_Exercise details:_ Please write out all of the entries without altering anything.

_Exercise materials:_

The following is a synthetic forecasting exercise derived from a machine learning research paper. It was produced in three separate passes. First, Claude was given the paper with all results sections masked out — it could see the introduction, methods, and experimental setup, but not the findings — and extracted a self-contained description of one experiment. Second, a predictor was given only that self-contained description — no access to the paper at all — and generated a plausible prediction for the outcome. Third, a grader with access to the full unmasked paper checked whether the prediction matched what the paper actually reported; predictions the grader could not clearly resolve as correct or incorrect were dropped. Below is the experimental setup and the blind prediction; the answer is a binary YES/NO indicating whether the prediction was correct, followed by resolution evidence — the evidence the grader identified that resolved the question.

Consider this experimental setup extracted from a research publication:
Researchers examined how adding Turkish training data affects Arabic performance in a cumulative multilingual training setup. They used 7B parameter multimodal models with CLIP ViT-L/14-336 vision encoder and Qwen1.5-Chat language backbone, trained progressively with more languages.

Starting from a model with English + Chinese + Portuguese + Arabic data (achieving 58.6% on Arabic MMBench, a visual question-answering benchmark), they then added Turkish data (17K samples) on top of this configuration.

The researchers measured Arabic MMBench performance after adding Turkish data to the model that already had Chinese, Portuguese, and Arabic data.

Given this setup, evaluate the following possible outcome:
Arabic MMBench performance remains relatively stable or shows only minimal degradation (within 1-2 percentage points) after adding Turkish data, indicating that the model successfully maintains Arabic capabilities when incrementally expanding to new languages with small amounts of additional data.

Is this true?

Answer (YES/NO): NO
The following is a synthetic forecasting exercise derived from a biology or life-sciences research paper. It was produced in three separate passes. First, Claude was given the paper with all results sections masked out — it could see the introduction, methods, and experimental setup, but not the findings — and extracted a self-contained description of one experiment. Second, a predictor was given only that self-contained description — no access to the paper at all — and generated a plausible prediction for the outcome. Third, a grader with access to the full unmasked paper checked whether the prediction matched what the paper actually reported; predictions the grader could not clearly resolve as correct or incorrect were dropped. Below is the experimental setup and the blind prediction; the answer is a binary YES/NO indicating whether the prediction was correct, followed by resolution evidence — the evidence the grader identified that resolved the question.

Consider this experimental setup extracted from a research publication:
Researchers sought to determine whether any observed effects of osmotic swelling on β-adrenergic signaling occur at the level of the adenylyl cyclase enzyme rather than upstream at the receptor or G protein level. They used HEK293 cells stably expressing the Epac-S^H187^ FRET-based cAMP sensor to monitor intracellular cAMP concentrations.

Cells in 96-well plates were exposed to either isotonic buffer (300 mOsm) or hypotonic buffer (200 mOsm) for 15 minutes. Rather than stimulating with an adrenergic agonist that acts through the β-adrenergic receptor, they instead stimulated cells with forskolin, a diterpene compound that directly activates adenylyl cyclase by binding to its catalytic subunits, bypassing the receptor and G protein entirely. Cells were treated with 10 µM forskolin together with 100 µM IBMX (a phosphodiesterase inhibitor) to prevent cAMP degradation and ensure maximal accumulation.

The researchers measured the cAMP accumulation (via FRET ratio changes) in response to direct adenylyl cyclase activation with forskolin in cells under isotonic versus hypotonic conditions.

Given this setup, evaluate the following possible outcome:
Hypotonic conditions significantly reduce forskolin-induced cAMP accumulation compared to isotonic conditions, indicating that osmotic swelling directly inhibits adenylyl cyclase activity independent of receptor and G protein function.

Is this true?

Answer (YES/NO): NO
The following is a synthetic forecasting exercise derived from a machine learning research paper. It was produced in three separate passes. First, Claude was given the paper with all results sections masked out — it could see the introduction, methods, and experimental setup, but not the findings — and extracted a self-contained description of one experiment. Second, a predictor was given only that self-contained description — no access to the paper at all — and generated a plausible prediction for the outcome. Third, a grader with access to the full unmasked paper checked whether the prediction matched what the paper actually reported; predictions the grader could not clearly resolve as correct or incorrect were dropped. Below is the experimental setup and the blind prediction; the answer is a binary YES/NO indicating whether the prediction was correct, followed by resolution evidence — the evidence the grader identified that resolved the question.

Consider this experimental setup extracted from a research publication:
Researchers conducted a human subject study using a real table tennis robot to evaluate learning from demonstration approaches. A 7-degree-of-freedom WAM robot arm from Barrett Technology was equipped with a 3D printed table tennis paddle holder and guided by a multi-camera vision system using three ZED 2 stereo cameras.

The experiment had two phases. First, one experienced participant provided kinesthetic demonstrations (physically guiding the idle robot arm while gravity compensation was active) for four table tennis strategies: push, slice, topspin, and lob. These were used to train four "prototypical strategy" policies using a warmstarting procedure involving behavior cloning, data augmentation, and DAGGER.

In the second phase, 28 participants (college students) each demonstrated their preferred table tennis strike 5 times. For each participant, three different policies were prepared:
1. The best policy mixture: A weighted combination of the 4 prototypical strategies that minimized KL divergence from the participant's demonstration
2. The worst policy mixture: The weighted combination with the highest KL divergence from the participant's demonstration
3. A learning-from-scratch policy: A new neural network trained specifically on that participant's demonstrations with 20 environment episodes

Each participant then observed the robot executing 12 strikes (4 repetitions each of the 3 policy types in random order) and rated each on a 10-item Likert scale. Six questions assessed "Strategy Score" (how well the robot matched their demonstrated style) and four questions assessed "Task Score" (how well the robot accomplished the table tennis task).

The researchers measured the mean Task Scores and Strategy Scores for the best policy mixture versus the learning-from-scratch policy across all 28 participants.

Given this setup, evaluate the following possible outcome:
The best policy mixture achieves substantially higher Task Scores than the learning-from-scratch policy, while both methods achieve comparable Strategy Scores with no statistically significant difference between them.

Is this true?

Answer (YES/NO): NO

_Finished task:_
The following is a synthetic forecasting exercise derived from a machine learning research paper. It was produced in three separate passes. First, Claude was given the paper with all results sections masked out — it could see the introduction, methods, and experimental setup, but not the findings — and extracted a self-contained description of one experiment. Second, a predictor was given only that self-contained description — no access to the paper at all — and generated a plausible prediction for the outcome. Third, a grader with access to the full unmasked paper checked whether the prediction matched what the paper actually reported; predictions the grader could not clearly resolve as correct or incorrect were dropped. Below is the experimental setup and the blind prediction; the answer is a binary YES/NO indicating whether the prediction was correct, followed by resolution evidence — the evidence the grader identified that resolved the question.

Consider this experimental setup extracted from a research publication:
Researchers examined how adding Turkish training data affects Arabic performance in a cumulative multilingual training setup. They used 7B parameter multimodal models with CLIP ViT-L/14-336 vision encoder and Qwen1.5-Chat language backbone, trained progressively with more languages.

Starting from a model with English + Chinese + Portuguese + Arabic data (achieving 58.6% on Arabic MMBench, a visual question-answering benchmark), they then added Turkish data (17K samples) on top of this configuration.

The researchers measured Arabic MMBench performance after adding Turkish data to the model that already had Chinese, Portuguese, and Arabic data.

Given this setup, evaluate the following possible outcome:
Arabic MMBench performance remains relatively stable or shows only minimal degradation (within 1-2 percentage points) after adding Turkish data, indicating that the model successfully maintains Arabic capabilities when incrementally expanding to new languages with small amounts of additional data.

Is this true?

Answer (YES/NO): NO
The following is a synthetic forecasting exercise derived from a biology or life-sciences research paper. It was produced in three separate passes. First, Claude was given the paper with all results sections masked out — it could see the introduction, methods, and experimental setup, but not the findings — and extracted a self-contained description of one experiment. Second, a predictor was given only that self-contained description — no access to the paper at all — and generated a plausible prediction for the outcome. Third, a grader with access to the full unmasked paper checked whether the prediction matched what the paper actually reported; predictions the grader could not clearly resolve as correct or incorrect were dropped. Below is the experimental setup and the blind prediction; the answer is a binary YES/NO indicating whether the prediction was correct, followed by resolution evidence — the evidence the grader identified that resolved the question.

Consider this experimental setup extracted from a research publication:
Researchers sought to determine whether any observed effects of osmotic swelling on β-adrenergic signaling occur at the level of the adenylyl cyclase enzyme rather than upstream at the receptor or G protein level. They used HEK293 cells stably expressing the Epac-S^H187^ FRET-based cAMP sensor to monitor intracellular cAMP concentrations.

Cells in 96-well plates were exposed to either isotonic buffer (300 mOsm) or hypotonic buffer (200 mOsm) for 15 minutes. Rather than stimulating with an adrenergic agonist that acts through the β-adrenergic receptor, they instead stimulated cells with forskolin, a diterpene compound that directly activates adenylyl cyclase by binding to its catalytic subunits, bypassing the receptor and G protein entirely. Cells were treated with 10 µM forskolin together with 100 µM IBMX (a phosphodiesterase inhibitor) to prevent cAMP degradation and ensure maximal accumulation.

The researchers measured the cAMP accumulation (via FRET ratio changes) in response to direct adenylyl cyclase activation with forskolin in cells under isotonic versus hypotonic conditions.

Given this setup, evaluate the following possible outcome:
Hypotonic conditions significantly reduce forskolin-induced cAMP accumulation compared to isotonic conditions, indicating that osmotic swelling directly inhibits adenylyl cyclase activity independent of receptor and G protein function.

Is this true?

Answer (YES/NO): NO
The following is a synthetic forecasting exercise derived from a machine learning research paper. It was produced in three separate passes. First, Claude was given the paper with all results sections masked out — it could see the introduction, methods, and experimental setup, but not the findings — and extracted a self-contained description of one experiment. Second, a predictor was given only that self-contained description — no access to the paper at all — and generated a plausible prediction for the outcome. Third, a grader with access to the full unmasked paper checked whether the prediction matched what the paper actually reported; predictions the grader could not clearly resolve as correct or incorrect were dropped. Below is the experimental setup and the blind prediction; the answer is a binary YES/NO indicating whether the prediction was correct, followed by resolution evidence — the evidence the grader identified that resolved the question.

Consider this experimental setup extracted from a research publication:
Researchers conducted a human subject study using a real table tennis robot to evaluate learning from demonstration approaches. A 7-degree-of-freedom WAM robot arm from Barrett Technology was equipped with a 3D printed table tennis paddle holder and guided by a multi-camera vision system using three ZED 2 stereo cameras.

The experiment had two phases. First, one experienced participant provided kinesthetic demonstrations (physically guiding the idle robot arm while gravity compensation was active) for four table tennis strategies: push, slice, topspin, and lob. These were used to train four "prototypical strategy" policies using a warmstarting procedure involving behavior cloning, data augmentation, and DAGGER.

In the second phase, 28 participants (college students) each demonstrated their preferred table tennis strike 5 times. For each participant, three different policies were prepared:
1. The best policy mixture: A weighted combination of the 4 prototypical strategies that minimized KL divergence from the participant's demonstration
2. The worst policy mixture: The weighted combination with the highest KL divergence from the participant's demonstration
3. A learning-from-scratch policy: A new neural network trained specifically on that participant's demonstrations with 20 environment episodes

Each participant then observed the robot executing 12 strikes (4 repetitions each of the 3 policy types in random order) and rated each on a 10-item Likert scale. Six questions assessed "Strategy Score" (how well the robot matched their demonstrated style) and four questions assessed "Task Score" (how well the robot accomplished the table tennis task).

The researchers measured the mean Task Scores and Strategy Scores for the best policy mixture versus the learning-from-scratch policy across all 28 participants.

Given this setup, evaluate the following possible outcome:
The best policy mixture achieves substantially higher Task Scores than the learning-from-scratch policy, while both methods achieve comparable Strategy Scores with no statistically significant difference between them.

Is this true?

Answer (YES/NO): NO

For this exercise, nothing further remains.